Cocaine Blues(acoustic) - another surprise. The harmonies were a bit
ragged at times but they were clearly having a great time.

Tangled up In Blue(acoustic with harp) - There was no surprise in this
slot but it was nicely played as always and the crowd was very into it.
Dylan played a lengthy and inspired harp solo at the end of the song 
which redeemed hearing this song again.

On to the electric set...

Tom Thumb's Blues (Larry on pedal steel) - The first big surprise of the
evening. It was very loose and raw but it was a lot of fun. Dylan did a bit 
of dancing and leaned into the lyrics with a lot of passion. He was 
definitely enjoying himself by this point.

Shelter From the Storm(Larry on pedal steel and Dylan on harp)) -
Another surprise and a very welcome one at that. This was high on my
list of songs I'd love to hear live. It was a minor disappointment as
the band seemed to fall out of sync as Kemper was off in his own world
pounding away like  mad on the drums. A couple of mean glances from
Dylan did nothing to soften Kempers pounding. Dylan attempted a harp
solo after the last verse but gave up when it was evident that Kemper
was going to bang his drums as hard as possible no matter what the rest
of the band was doing.

(Side note)    After "Shelter", Dylan walked over to the front of
Kemper's drums and mouthed what seemed like "simmer down" or "settle
down', maybe "slow it down". It was something like that. Dylan said to
the crowd "We're tryin' to get it together" but before he got all the
words out the band started the intro to ...
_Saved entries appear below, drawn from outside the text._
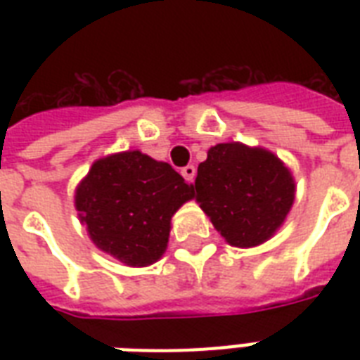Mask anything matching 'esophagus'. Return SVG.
<instances>
[{
    "instance_id": "1",
    "label": "esophagus",
    "mask_w": 360,
    "mask_h": 360,
    "mask_svg": "<svg viewBox=\"0 0 360 360\" xmlns=\"http://www.w3.org/2000/svg\"><path fill=\"white\" fill-rule=\"evenodd\" d=\"M181 174H183V177H185L188 183H192V181H194V177H196V168H194L192 164H188V166H185V168L181 169Z\"/></svg>"
}]
</instances>
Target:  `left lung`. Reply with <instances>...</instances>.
<instances>
[{
	"label": "left lung",
	"mask_w": 360,
	"mask_h": 360,
	"mask_svg": "<svg viewBox=\"0 0 360 360\" xmlns=\"http://www.w3.org/2000/svg\"><path fill=\"white\" fill-rule=\"evenodd\" d=\"M196 202L230 245H262L278 230L295 183L278 157L243 143H219L198 166Z\"/></svg>",
	"instance_id": "1"
}]
</instances>
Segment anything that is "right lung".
Segmentation results:
<instances>
[{
  "mask_svg": "<svg viewBox=\"0 0 360 360\" xmlns=\"http://www.w3.org/2000/svg\"><path fill=\"white\" fill-rule=\"evenodd\" d=\"M192 198L194 186L169 164L124 151L93 164L75 203L101 250L130 267H146L162 256L172 217Z\"/></svg>",
  "mask_w": 360,
  "mask_h": 360,
  "instance_id": "1",
  "label": "right lung"
}]
</instances>
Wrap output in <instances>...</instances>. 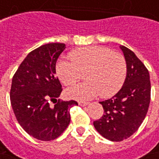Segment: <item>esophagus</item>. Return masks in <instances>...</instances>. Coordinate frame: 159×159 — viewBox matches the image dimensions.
Returning a JSON list of instances; mask_svg holds the SVG:
<instances>
[{
    "mask_svg": "<svg viewBox=\"0 0 159 159\" xmlns=\"http://www.w3.org/2000/svg\"><path fill=\"white\" fill-rule=\"evenodd\" d=\"M78 104H79V106L81 107H85V106H88L90 103H88V102H83V101H79L78 102Z\"/></svg>",
    "mask_w": 159,
    "mask_h": 159,
    "instance_id": "obj_1",
    "label": "esophagus"
}]
</instances>
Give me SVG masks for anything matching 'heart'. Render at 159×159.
Wrapping results in <instances>:
<instances>
[{"label":"heart","mask_w":159,"mask_h":159,"mask_svg":"<svg viewBox=\"0 0 159 159\" xmlns=\"http://www.w3.org/2000/svg\"><path fill=\"white\" fill-rule=\"evenodd\" d=\"M71 61L60 60L55 66L59 79L70 87L83 78L85 83L66 91L69 98L88 100L100 94L102 98L115 95L123 85L127 75L124 56L99 46L79 47L69 52Z\"/></svg>","instance_id":"b5f03b06"}]
</instances>
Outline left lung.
<instances>
[{
  "label": "left lung",
  "instance_id": "1",
  "mask_svg": "<svg viewBox=\"0 0 159 159\" xmlns=\"http://www.w3.org/2000/svg\"><path fill=\"white\" fill-rule=\"evenodd\" d=\"M127 62V76L123 86L112 98L99 102L104 114L93 125L105 138L120 142L139 129L151 102L150 74L134 52L120 46Z\"/></svg>",
  "mask_w": 159,
  "mask_h": 159
}]
</instances>
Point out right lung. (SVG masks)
Instances as JSON below:
<instances>
[{"instance_id":"add662e5","label":"right lung","mask_w":159,"mask_h":159,"mask_svg":"<svg viewBox=\"0 0 159 159\" xmlns=\"http://www.w3.org/2000/svg\"><path fill=\"white\" fill-rule=\"evenodd\" d=\"M65 48L63 43L36 48L12 78L10 102L16 118L27 134L40 141H52L62 134L70 122V108L78 105L75 100H57L62 88L55 65ZM54 100L57 104L51 107Z\"/></svg>"}]
</instances>
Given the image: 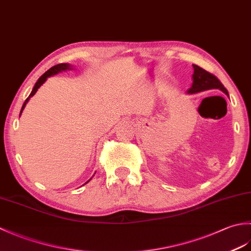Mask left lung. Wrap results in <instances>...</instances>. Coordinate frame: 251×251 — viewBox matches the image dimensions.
<instances>
[{
	"label": "left lung",
	"mask_w": 251,
	"mask_h": 251,
	"mask_svg": "<svg viewBox=\"0 0 251 251\" xmlns=\"http://www.w3.org/2000/svg\"><path fill=\"white\" fill-rule=\"evenodd\" d=\"M193 70L194 72L193 75H192L193 83H192L191 87L186 90V94H197L209 89H218L228 96L226 88L223 86L222 83L214 74L207 72L204 69L196 65H193Z\"/></svg>",
	"instance_id": "8db88e82"
}]
</instances>
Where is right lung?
<instances>
[{
    "label": "right lung",
    "instance_id": "obj_1",
    "mask_svg": "<svg viewBox=\"0 0 251 251\" xmlns=\"http://www.w3.org/2000/svg\"><path fill=\"white\" fill-rule=\"evenodd\" d=\"M68 70H74L73 69V66H71L70 63H60V65H56V66H54V67H51L50 70H47L43 75H42L39 79H37V82L35 83V85L33 86V88H32V92H31V94L29 95V97L25 99V103L23 104V108H21V111H20V115H21V113H23V111H24V109L25 108V104L28 103V101L30 100V98L31 97H33V96L35 95V93L37 92V89H39L42 85H43L45 82H46V79H47V77H50V76H52V75H56V74H58V73H60V72H63V71H68ZM19 115V116H20ZM92 179V178H90ZM89 179V180H90ZM88 180V181H89ZM87 181V182H88ZM86 182V183H87Z\"/></svg>",
    "mask_w": 251,
    "mask_h": 251
}]
</instances>
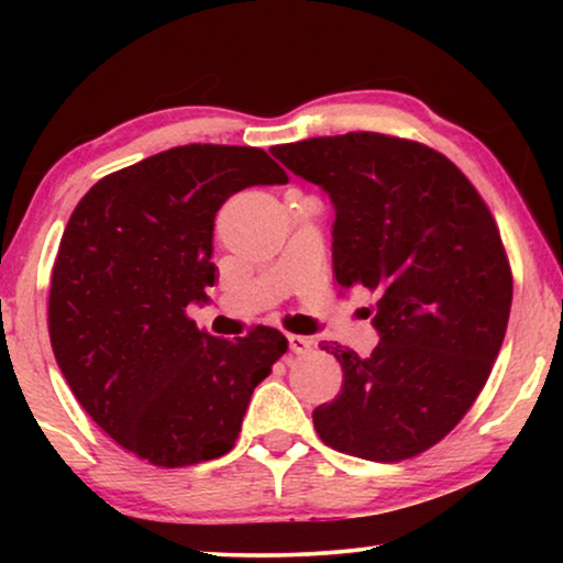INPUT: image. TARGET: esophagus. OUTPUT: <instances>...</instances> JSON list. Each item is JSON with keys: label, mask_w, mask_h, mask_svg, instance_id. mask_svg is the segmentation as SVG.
<instances>
[{"label": "esophagus", "mask_w": 563, "mask_h": 563, "mask_svg": "<svg viewBox=\"0 0 563 563\" xmlns=\"http://www.w3.org/2000/svg\"><path fill=\"white\" fill-rule=\"evenodd\" d=\"M289 349H291V353H299V356H305V353L312 351V338L289 335Z\"/></svg>", "instance_id": "1"}]
</instances>
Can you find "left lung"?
I'll return each mask as SVG.
<instances>
[{
  "label": "left lung",
  "instance_id": "8db88e82",
  "mask_svg": "<svg viewBox=\"0 0 563 563\" xmlns=\"http://www.w3.org/2000/svg\"><path fill=\"white\" fill-rule=\"evenodd\" d=\"M276 158L333 202V272L376 291L372 356L335 345L343 387L312 422L366 461L428 451L464 418L507 330L512 276L472 181L443 153L382 133L307 137ZM328 351V345H325Z\"/></svg>",
  "mask_w": 563,
  "mask_h": 563
}]
</instances>
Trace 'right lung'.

Tombstone Blues - This was played loud and fast and totally redeemed the
minor disappointment of ‘Shelter". Charlie Sexton and Larry Campbell
were both given ample room to play some great guitar leads. Sexton
definitely seems to be the lead guitarist now that Campbell sems to be
filling in the color that was missed when Bucky Baxter left this spring.

Blind Willie Mctell(Larry on Dobro) - Another high one on the list of
songs i hoped to see live and it didn't disappoint at all. It was played very 
slow and passionate with great vocal nuances by Dylan. His vocals were 
very strong and upfront all night long and especially on this tune.
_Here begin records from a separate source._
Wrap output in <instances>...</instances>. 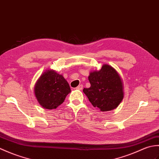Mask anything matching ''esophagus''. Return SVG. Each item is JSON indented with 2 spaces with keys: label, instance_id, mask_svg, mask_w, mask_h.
Masks as SVG:
<instances>
[{
  "label": "esophagus",
  "instance_id": "1",
  "mask_svg": "<svg viewBox=\"0 0 159 159\" xmlns=\"http://www.w3.org/2000/svg\"><path fill=\"white\" fill-rule=\"evenodd\" d=\"M83 85H79V86H78L77 87H76V89H79V90H82L83 89Z\"/></svg>",
  "mask_w": 159,
  "mask_h": 159
}]
</instances>
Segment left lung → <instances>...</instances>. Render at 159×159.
Listing matches in <instances>:
<instances>
[{
  "instance_id": "1",
  "label": "left lung",
  "mask_w": 159,
  "mask_h": 159,
  "mask_svg": "<svg viewBox=\"0 0 159 159\" xmlns=\"http://www.w3.org/2000/svg\"><path fill=\"white\" fill-rule=\"evenodd\" d=\"M89 88L83 92L94 107L101 111H111L119 105L124 98L123 84L117 71L109 65H103L100 71L89 74Z\"/></svg>"
}]
</instances>
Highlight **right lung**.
<instances>
[{"instance_id":"obj_1","label":"right lung","mask_w":159,"mask_h":159,"mask_svg":"<svg viewBox=\"0 0 159 159\" xmlns=\"http://www.w3.org/2000/svg\"><path fill=\"white\" fill-rule=\"evenodd\" d=\"M71 89L64 77L54 70H47L42 74L35 87L37 100L42 107L56 109L61 104Z\"/></svg>"}]
</instances>
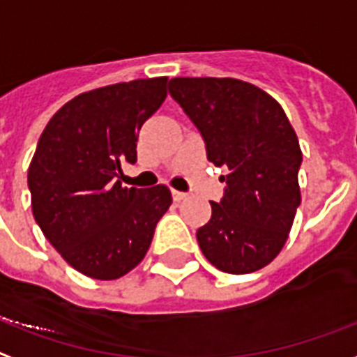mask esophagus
I'll return each mask as SVG.
<instances>
[{
    "label": "esophagus",
    "mask_w": 357,
    "mask_h": 357,
    "mask_svg": "<svg viewBox=\"0 0 357 357\" xmlns=\"http://www.w3.org/2000/svg\"><path fill=\"white\" fill-rule=\"evenodd\" d=\"M171 193H173V199H175L176 203H181V201H184V199L188 197L186 193L178 192V190H173V192H171Z\"/></svg>",
    "instance_id": "1"
}]
</instances>
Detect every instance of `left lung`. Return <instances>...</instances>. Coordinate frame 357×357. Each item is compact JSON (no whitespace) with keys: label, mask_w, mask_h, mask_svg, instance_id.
I'll use <instances>...</instances> for the list:
<instances>
[{"label":"left lung","mask_w":357,"mask_h":357,"mask_svg":"<svg viewBox=\"0 0 357 357\" xmlns=\"http://www.w3.org/2000/svg\"><path fill=\"white\" fill-rule=\"evenodd\" d=\"M169 93L197 126L206 156L227 167L225 195L197 231L218 270L250 273L279 255L302 201V149L279 102L234 78H173Z\"/></svg>","instance_id":"8db88e82"}]
</instances>
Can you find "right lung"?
I'll list each match as a JSON object with an SVG mask.
<instances>
[{"label": "right lung", "instance_id": "add662e5", "mask_svg": "<svg viewBox=\"0 0 357 357\" xmlns=\"http://www.w3.org/2000/svg\"><path fill=\"white\" fill-rule=\"evenodd\" d=\"M165 96V76L87 91L66 102L38 139L27 171L33 216L87 278L112 281L134 270L171 206L164 184L137 190L117 181L121 164L137 160V134Z\"/></svg>", "mask_w": 357, "mask_h": 357}]
</instances>
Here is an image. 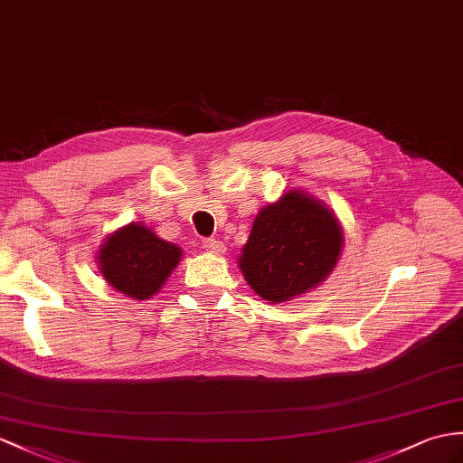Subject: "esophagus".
I'll return each instance as SVG.
<instances>
[{"label":"esophagus","mask_w":463,"mask_h":463,"mask_svg":"<svg viewBox=\"0 0 463 463\" xmlns=\"http://www.w3.org/2000/svg\"><path fill=\"white\" fill-rule=\"evenodd\" d=\"M204 247H206V250H208L210 253H216V255H220V253L225 251V245H223L222 241H218V240H206V241H204Z\"/></svg>","instance_id":"1"}]
</instances>
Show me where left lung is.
Segmentation results:
<instances>
[{
  "instance_id": "1",
  "label": "left lung",
  "mask_w": 463,
  "mask_h": 463,
  "mask_svg": "<svg viewBox=\"0 0 463 463\" xmlns=\"http://www.w3.org/2000/svg\"><path fill=\"white\" fill-rule=\"evenodd\" d=\"M342 241L334 213L295 190L259 212L240 267L259 297L285 302L308 292L332 273Z\"/></svg>"
}]
</instances>
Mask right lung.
Instances as JSON below:
<instances>
[{"label": "right lung", "mask_w": 463, "mask_h": 463, "mask_svg": "<svg viewBox=\"0 0 463 463\" xmlns=\"http://www.w3.org/2000/svg\"><path fill=\"white\" fill-rule=\"evenodd\" d=\"M180 250L145 228L129 223L111 233L99 250V269L108 283L121 295L145 300L163 287L180 261Z\"/></svg>", "instance_id": "obj_1"}]
</instances>
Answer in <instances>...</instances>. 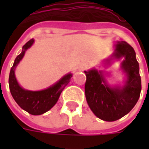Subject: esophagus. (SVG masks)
I'll list each match as a JSON object with an SVG mask.
<instances>
[{
	"mask_svg": "<svg viewBox=\"0 0 149 149\" xmlns=\"http://www.w3.org/2000/svg\"><path fill=\"white\" fill-rule=\"evenodd\" d=\"M88 67V65L87 63H82V64H81V65H80V68H81V70H85L86 68Z\"/></svg>",
	"mask_w": 149,
	"mask_h": 149,
	"instance_id": "esophagus-1",
	"label": "esophagus"
}]
</instances>
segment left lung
Listing matches in <instances>:
<instances>
[{
  "mask_svg": "<svg viewBox=\"0 0 149 149\" xmlns=\"http://www.w3.org/2000/svg\"><path fill=\"white\" fill-rule=\"evenodd\" d=\"M112 57H124L121 68L127 75L125 84L110 87L107 84L102 71L91 69L84 71L86 82L84 85L85 97L90 109L100 120L115 121L130 112L137 103L141 91V79L136 52L125 41H117Z\"/></svg>",
  "mask_w": 149,
  "mask_h": 149,
  "instance_id": "8db88e82",
  "label": "left lung"
}]
</instances>
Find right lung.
<instances>
[{"mask_svg": "<svg viewBox=\"0 0 149 149\" xmlns=\"http://www.w3.org/2000/svg\"><path fill=\"white\" fill-rule=\"evenodd\" d=\"M33 39L29 40L23 46L21 54L15 59L9 73L8 84L12 96L18 105L32 115L37 116L48 112L55 105L61 92L70 81L72 75L71 73L66 74L56 84L41 91L25 90L21 88L15 77V68L22 60L26 50L33 45Z\"/></svg>", "mask_w": 149, "mask_h": 149, "instance_id": "obj_1", "label": "right lung"}]
</instances>
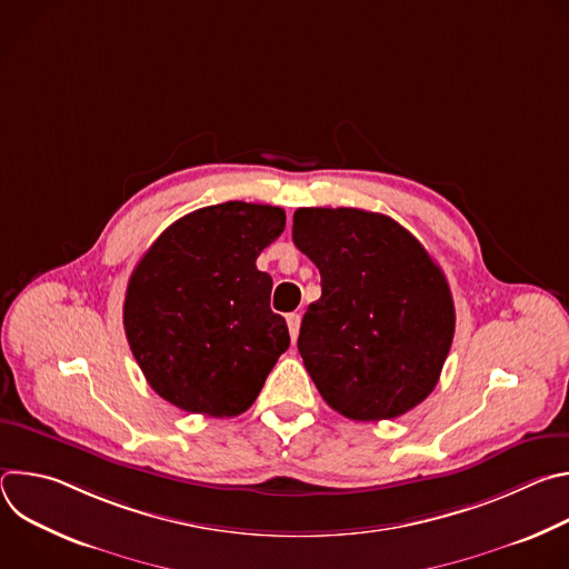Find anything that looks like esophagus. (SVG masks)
<instances>
[{"label":"esophagus","instance_id":"obj_1","mask_svg":"<svg viewBox=\"0 0 569 569\" xmlns=\"http://www.w3.org/2000/svg\"><path fill=\"white\" fill-rule=\"evenodd\" d=\"M286 321H288V329H290V338H292V342H297L299 327H301V315H299V312H290V315L286 317Z\"/></svg>","mask_w":569,"mask_h":569}]
</instances>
You Ain't Gon' Nowhere(Larry on pedal steel and Dylan on harp) - This
was great to hear and this was played very tightly and the vocals by Larry 
and Charlie were angelic. Their voices blend very well together along with 
Dylan's deeper growling sound on the chorus.

Highway 61(Larry on steel) - As usual,  this was a great set closer and
always a great time for band and audience. Charlie Sexton played some
very good solos while Tony and Garnier laid down a very rocking groove
behind him. Dylan was hamming it up with his hopping around and leg
wiggling. The song raged loud and strong leaving the crowd in rapture as
they left the stage.


Lovesick- After all but abandoning this tune over the summer, Dylan
reworked and reintroduced it with a few vocal changes("i want to take to
the road and plunder" became "i feel plowed under") and a slightly
darker groove. Dylan was singing very loudly and distinctly into the mic
and grinning at the first few rows of the crowd between verses.

Cat's in the Well-Wow! Another surprise and a terrific one at that. Lots
of soloing and fiery fret work from Sexton again. He was really taking
charge in the instrumental passages all night.
They played the song as tight as if they had played it every night. It
was that technically perfect.
Dylan also was leaning hard into the vocals and interacting with the
crowd. He was very animated and did several little dances between
verses. He did quite a few knee bends and his head bobbing was working
overtime. The biggest highlight among a night of highlights!

Don't Think Twice(acoustic with harp)-Anything would have been a let
down after "Cat's in the Well". This was decently played but nothing
special. It was played slower than i remember it being played earlier
this year.

Not Fade Away- It brought the house down and Dylan was dancing wildly.
Campbell smiled for the first time all night as his pick went flying
during the instrumental bridge. He half shrugged at Dylan who didn't
seem to notice.  The crowd was singing along for the whole song and it
was as usual a great way to end a great show. Tomorrow, we'll be attending
a show at Penn State and after a show like tonight, we can only dream of
the possibilities.  Onward to Happy Valley.